(FRAGMENTO DE ORIGEN)

--------------------

Gente que al viejo estilo de los tan mentados agentes encubiertos de la KGB, escribía mensajes con tinta invisible y recibía dinero clandestino, escondido en bolsas que se intercambiaban en medio de aglomeraciones.

En total, el FBI detuvo a once personas que disimulaban su condición, viviendo como si integraran típicas familias estadounidenses, en sitios como Yonkers, Boston o Virginia. Un dato adicional llama la atención: uno de los detenidos se informó en un principio que había nacido en Uruguay, aunque luego eso fue puesto en duda.

Este último detalle por sí solo no dice mucho, pero lleva a recordar lo importante que fue Uruguay para los espías rusos, en los años más álgidos de la “Guerra Fría”. Aquí, la organización de espionaje soviética KGB tenía gran movimiento. Por un lado podía contar con los miembros del Partido Comunista local, dispuestos a actuar con desparpajo en acciones a menudo violentas.

Fue así que cuando en 1948 se estrenó el filme “La Cortina de Hierro” trataron de impedir la exhibición, atacando el Cine Trocadero. Y aunque hasta un diputado comunista fue acusado de intervenir, el asunto se diluyó. Por otro lado, la KGB tenía su red de agentes encubiertos. Muchos simulaban oficiar como eficientes funcionarios, actuaban dentro de los partidos tradicionales o bien tenían como pantalla el ser meros comerciantes en, por ejemplo, obras de arte y antigüedades.

--------------------

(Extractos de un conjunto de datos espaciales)
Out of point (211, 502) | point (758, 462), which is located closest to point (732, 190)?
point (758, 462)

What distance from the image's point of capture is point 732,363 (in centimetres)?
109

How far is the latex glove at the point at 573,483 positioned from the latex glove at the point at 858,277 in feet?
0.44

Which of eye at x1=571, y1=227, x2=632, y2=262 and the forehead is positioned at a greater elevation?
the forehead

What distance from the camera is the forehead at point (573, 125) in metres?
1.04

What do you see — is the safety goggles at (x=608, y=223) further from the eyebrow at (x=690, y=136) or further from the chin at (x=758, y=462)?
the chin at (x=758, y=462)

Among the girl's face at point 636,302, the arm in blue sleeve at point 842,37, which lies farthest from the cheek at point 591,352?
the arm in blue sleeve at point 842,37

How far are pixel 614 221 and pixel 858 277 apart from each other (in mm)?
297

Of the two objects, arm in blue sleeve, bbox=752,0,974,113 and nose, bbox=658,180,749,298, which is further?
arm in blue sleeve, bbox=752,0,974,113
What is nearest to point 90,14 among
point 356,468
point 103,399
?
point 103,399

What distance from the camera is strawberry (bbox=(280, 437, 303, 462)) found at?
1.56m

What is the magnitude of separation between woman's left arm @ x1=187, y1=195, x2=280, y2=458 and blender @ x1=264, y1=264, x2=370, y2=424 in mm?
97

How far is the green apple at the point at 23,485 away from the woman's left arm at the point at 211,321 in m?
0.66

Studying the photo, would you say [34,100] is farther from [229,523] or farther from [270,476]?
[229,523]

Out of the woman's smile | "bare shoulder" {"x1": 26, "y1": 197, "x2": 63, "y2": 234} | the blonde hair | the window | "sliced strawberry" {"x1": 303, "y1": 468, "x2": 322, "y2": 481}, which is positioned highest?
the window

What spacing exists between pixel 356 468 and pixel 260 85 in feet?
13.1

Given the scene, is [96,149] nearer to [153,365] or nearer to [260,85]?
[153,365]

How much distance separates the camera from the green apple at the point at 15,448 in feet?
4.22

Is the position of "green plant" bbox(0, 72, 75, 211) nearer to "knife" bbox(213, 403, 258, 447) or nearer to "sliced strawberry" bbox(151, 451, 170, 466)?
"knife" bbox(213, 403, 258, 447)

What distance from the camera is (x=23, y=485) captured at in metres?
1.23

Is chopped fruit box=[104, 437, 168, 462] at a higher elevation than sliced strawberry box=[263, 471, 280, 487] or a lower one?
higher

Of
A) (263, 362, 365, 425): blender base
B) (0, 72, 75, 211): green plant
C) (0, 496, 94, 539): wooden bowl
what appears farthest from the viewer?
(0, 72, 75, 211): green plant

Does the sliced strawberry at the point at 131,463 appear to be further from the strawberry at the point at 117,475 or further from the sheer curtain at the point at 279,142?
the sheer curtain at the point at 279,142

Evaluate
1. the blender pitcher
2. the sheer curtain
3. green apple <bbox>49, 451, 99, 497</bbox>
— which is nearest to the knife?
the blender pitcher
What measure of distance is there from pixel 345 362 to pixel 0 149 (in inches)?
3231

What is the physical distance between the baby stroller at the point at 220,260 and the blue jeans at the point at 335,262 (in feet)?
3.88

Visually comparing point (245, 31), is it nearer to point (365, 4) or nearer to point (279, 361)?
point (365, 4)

--------------------

(DESCRIPCIÓN DEL PROBLEMA) Reproduzca íntegramente y sin ninguna alteración el texto sobre el espionaje soviético en Uruguay.

(RESPUESTA CORRESPONDIENTE)
Gente que al viejo estilo de los tan mentados agentes encubiertos de la KGB, escribía mensajes con tinta invisible y recibía dinero clandestino, escondido en bolsas que se intercambiaban en medio de aglomeraciones.

En total, el FBI detuvo a once personas que disimulaban su condición, viviendo como si integraran típicas familias estadounidenses, en sitios como Yonkers, Boston o Virginia. Un dato adicional llama la atención: uno de los detenidos se informó en un principio que había nacido en Uruguay, aunque luego eso fue puesto en duda.

Este último detalle por sí solo no dice mucho, pero lleva a recordar lo importante que fue Uruguay para los espías rusos, en los años más álgidos de la “Guerra Fría”. Aquí, la organización de espionaje soviética KGB tenía gran movimiento. Por un lado podía contar con los miembros del Partido Comunista local, dispuestos a actuar con desparpajo en acciones a menudo violentas.

Fue así que cuando en 1948 se estrenó el filme “La Cortina de Hierro” trataron de impedir la exhibición, atacando el Cine Trocadero. Y aunque hasta un diputado comunista fue acusado de intervenir, el asunto se diluyó. Por otro lado, la KGB tenía su red de agentes encubiertos. Muchos simulaban oficiar como eficientes funcionarios, actuaban dentro de los partidos tradicionales o bien tenían como pantalla el ser meros comerciantes en, por ejemplo, obras de arte y antigüedades.